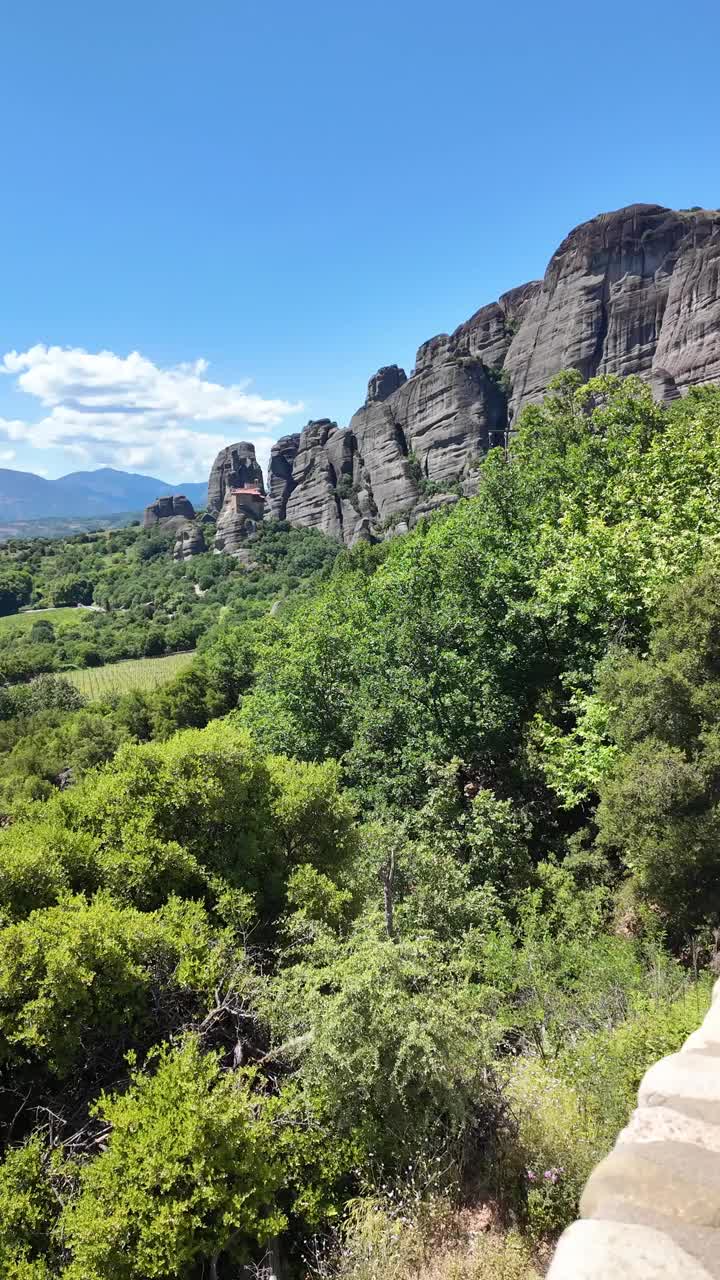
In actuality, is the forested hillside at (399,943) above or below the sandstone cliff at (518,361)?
below

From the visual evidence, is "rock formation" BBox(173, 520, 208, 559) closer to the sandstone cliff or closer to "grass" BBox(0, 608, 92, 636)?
the sandstone cliff

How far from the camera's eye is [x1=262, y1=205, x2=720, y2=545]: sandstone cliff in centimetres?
7162

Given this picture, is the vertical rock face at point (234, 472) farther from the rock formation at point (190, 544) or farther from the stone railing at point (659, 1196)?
the stone railing at point (659, 1196)

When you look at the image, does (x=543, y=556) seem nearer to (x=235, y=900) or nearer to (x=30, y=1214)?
(x=235, y=900)

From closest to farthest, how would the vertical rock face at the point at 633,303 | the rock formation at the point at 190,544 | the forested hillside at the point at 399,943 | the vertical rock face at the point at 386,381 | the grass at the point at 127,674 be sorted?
1. the forested hillside at the point at 399,943
2. the vertical rock face at the point at 633,303
3. the grass at the point at 127,674
4. the vertical rock face at the point at 386,381
5. the rock formation at the point at 190,544

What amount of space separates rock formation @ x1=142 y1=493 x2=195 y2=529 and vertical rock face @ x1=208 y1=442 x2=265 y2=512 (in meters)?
15.3

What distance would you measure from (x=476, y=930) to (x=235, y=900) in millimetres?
4204

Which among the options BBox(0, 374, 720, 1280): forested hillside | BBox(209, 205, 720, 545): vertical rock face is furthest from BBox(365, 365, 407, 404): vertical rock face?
BBox(0, 374, 720, 1280): forested hillside

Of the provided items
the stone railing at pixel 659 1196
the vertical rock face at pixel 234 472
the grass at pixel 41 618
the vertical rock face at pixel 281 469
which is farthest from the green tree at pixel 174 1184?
the vertical rock face at pixel 234 472

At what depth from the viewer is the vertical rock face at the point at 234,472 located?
501 ft

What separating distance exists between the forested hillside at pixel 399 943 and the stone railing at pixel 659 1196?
5344 mm

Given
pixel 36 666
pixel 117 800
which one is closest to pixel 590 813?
pixel 117 800

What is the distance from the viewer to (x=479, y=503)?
2428 cm

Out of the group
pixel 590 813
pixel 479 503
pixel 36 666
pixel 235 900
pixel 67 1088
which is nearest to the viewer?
pixel 67 1088
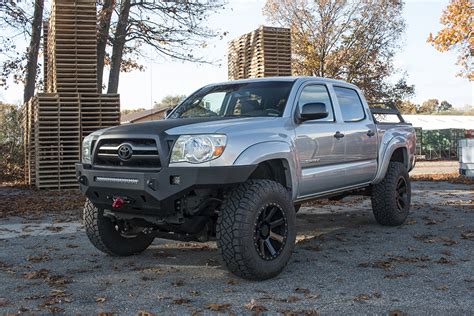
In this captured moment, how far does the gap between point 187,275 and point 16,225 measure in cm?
453

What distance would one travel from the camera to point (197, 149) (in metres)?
4.41

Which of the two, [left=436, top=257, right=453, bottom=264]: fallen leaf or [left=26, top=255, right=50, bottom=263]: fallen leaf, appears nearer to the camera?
[left=436, top=257, right=453, bottom=264]: fallen leaf

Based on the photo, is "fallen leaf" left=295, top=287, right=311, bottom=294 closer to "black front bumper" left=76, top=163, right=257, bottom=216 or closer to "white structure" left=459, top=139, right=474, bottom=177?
"black front bumper" left=76, top=163, right=257, bottom=216

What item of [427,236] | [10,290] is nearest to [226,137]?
[10,290]

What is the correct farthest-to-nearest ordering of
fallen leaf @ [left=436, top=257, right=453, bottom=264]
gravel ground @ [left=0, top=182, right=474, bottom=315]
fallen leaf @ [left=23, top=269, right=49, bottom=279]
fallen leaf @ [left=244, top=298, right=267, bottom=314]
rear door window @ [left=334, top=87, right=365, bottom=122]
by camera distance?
1. rear door window @ [left=334, top=87, right=365, bottom=122]
2. fallen leaf @ [left=436, top=257, right=453, bottom=264]
3. fallen leaf @ [left=23, top=269, right=49, bottom=279]
4. gravel ground @ [left=0, top=182, right=474, bottom=315]
5. fallen leaf @ [left=244, top=298, right=267, bottom=314]

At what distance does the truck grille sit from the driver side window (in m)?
1.85

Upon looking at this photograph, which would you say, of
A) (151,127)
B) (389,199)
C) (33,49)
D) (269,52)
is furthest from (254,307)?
(33,49)

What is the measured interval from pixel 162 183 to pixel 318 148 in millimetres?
2032

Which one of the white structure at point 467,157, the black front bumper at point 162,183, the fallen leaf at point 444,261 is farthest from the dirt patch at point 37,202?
the white structure at point 467,157

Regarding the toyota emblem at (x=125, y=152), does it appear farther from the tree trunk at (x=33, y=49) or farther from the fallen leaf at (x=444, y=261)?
the tree trunk at (x=33, y=49)

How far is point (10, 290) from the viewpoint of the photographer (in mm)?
4523

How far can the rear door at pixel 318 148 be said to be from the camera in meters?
5.43

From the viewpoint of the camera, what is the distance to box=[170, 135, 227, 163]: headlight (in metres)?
4.41

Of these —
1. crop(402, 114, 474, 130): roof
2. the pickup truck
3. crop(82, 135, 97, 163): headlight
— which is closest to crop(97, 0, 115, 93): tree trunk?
the pickup truck
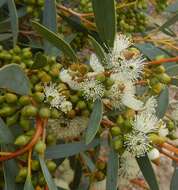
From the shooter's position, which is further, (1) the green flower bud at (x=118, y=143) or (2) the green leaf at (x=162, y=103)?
(2) the green leaf at (x=162, y=103)

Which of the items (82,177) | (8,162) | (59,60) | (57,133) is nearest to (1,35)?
(59,60)

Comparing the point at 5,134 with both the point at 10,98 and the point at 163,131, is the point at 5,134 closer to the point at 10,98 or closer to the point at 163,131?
the point at 10,98

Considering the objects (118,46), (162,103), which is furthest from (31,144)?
(162,103)

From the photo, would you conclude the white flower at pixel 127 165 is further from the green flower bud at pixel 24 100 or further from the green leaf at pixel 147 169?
the green flower bud at pixel 24 100

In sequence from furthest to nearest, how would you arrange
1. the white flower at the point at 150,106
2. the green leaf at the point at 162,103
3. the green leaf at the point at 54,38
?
the green leaf at the point at 162,103, the white flower at the point at 150,106, the green leaf at the point at 54,38

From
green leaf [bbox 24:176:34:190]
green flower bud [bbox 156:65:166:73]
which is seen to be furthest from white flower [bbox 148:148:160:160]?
green leaf [bbox 24:176:34:190]

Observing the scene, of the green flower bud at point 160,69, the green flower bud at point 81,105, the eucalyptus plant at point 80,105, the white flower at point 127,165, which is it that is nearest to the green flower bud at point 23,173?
the eucalyptus plant at point 80,105
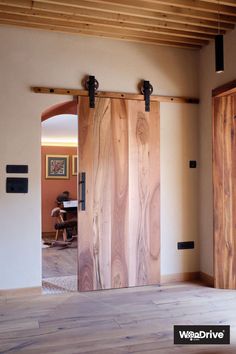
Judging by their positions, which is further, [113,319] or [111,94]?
[111,94]

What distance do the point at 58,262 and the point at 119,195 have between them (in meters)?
1.89

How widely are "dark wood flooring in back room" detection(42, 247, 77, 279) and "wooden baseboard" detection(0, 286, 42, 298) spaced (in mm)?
681

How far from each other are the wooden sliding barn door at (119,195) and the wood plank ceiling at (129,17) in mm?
747

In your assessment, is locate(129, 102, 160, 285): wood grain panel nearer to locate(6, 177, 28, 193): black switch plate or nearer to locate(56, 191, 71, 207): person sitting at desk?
locate(6, 177, 28, 193): black switch plate

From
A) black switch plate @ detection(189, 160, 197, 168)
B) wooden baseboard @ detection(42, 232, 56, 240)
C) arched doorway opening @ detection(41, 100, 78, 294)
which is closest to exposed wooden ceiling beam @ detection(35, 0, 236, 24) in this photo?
black switch plate @ detection(189, 160, 197, 168)

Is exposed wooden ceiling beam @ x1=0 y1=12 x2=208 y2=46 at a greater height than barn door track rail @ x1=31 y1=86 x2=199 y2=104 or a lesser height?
greater

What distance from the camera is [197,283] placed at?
12.4 feet

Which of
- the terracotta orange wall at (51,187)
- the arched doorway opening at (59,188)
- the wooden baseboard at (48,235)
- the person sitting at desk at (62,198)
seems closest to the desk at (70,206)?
the arched doorway opening at (59,188)

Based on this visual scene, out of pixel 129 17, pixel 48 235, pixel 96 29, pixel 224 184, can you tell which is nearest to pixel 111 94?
pixel 96 29

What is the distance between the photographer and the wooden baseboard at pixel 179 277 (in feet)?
12.6

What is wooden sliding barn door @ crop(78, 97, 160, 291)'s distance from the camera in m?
3.56

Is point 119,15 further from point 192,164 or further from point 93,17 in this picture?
point 192,164

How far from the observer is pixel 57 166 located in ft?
26.4

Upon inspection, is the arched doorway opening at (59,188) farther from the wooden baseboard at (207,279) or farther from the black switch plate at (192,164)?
the black switch plate at (192,164)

EXERCISE PROMPT |
Look above for the line containing "Judging by their", then transcribe it and all lines after it through the last, exactly and with nothing else.

TASK RESPONSE |
Judging by their positions, which is further, [113,319] or [111,94]?
[111,94]

What distance do the point at 58,262 and the point at 119,195 have between them (in meters)?
1.89

How widely are "dark wood flooring in back room" detection(42, 247, 77, 279) and "wooden baseboard" detection(0, 286, 42, 298) spaced (in mm)?
681

How far from each other are the wooden sliding barn door at (119,195) and the wood plank ceiling at (129,17) in mm?
747

In your assessment, is locate(129, 102, 160, 285): wood grain panel nearer to locate(6, 177, 28, 193): black switch plate or nearer to locate(56, 191, 71, 207): person sitting at desk?
locate(6, 177, 28, 193): black switch plate

From
A) black switch plate @ detection(189, 160, 197, 168)
B) wooden baseboard @ detection(42, 232, 56, 240)
C) arched doorway opening @ detection(41, 100, 78, 294)
which is closest to exposed wooden ceiling beam @ detection(35, 0, 236, 24) in this photo?
black switch plate @ detection(189, 160, 197, 168)

Is exposed wooden ceiling beam @ x1=0 y1=12 x2=208 y2=46 at a greater height than barn door track rail @ x1=31 y1=86 x2=199 y2=104 or a lesser height?
greater

What distance from the camera is [197,283] placed at?
12.4 feet

Which of
- the terracotta orange wall at (51,187)
- the arched doorway opening at (59,188)
- the wooden baseboard at (48,235)
- the person sitting at desk at (62,198)
seems closest to the desk at (70,206)?
the arched doorway opening at (59,188)

Based on this visual scene, out of pixel 129 17, pixel 48 235, pixel 96 29, pixel 224 184, can you tell which is nearest to pixel 111 94?
pixel 96 29

What is the distance between the photographer and the wooden baseboard at pixel 179 277 (in feet)?
12.6

What is wooden sliding barn door @ crop(78, 97, 160, 291)'s distance from the camera in m?
3.56

Is point 119,15 further from point 192,164 or further from point 93,17 in this picture?
point 192,164

How far from the observer is pixel 57 166 located in ft?
26.4

Upon inspection, is the arched doorway opening at (59,188) farther from the wooden baseboard at (207,279) or farther from the black switch plate at (192,164)?
the black switch plate at (192,164)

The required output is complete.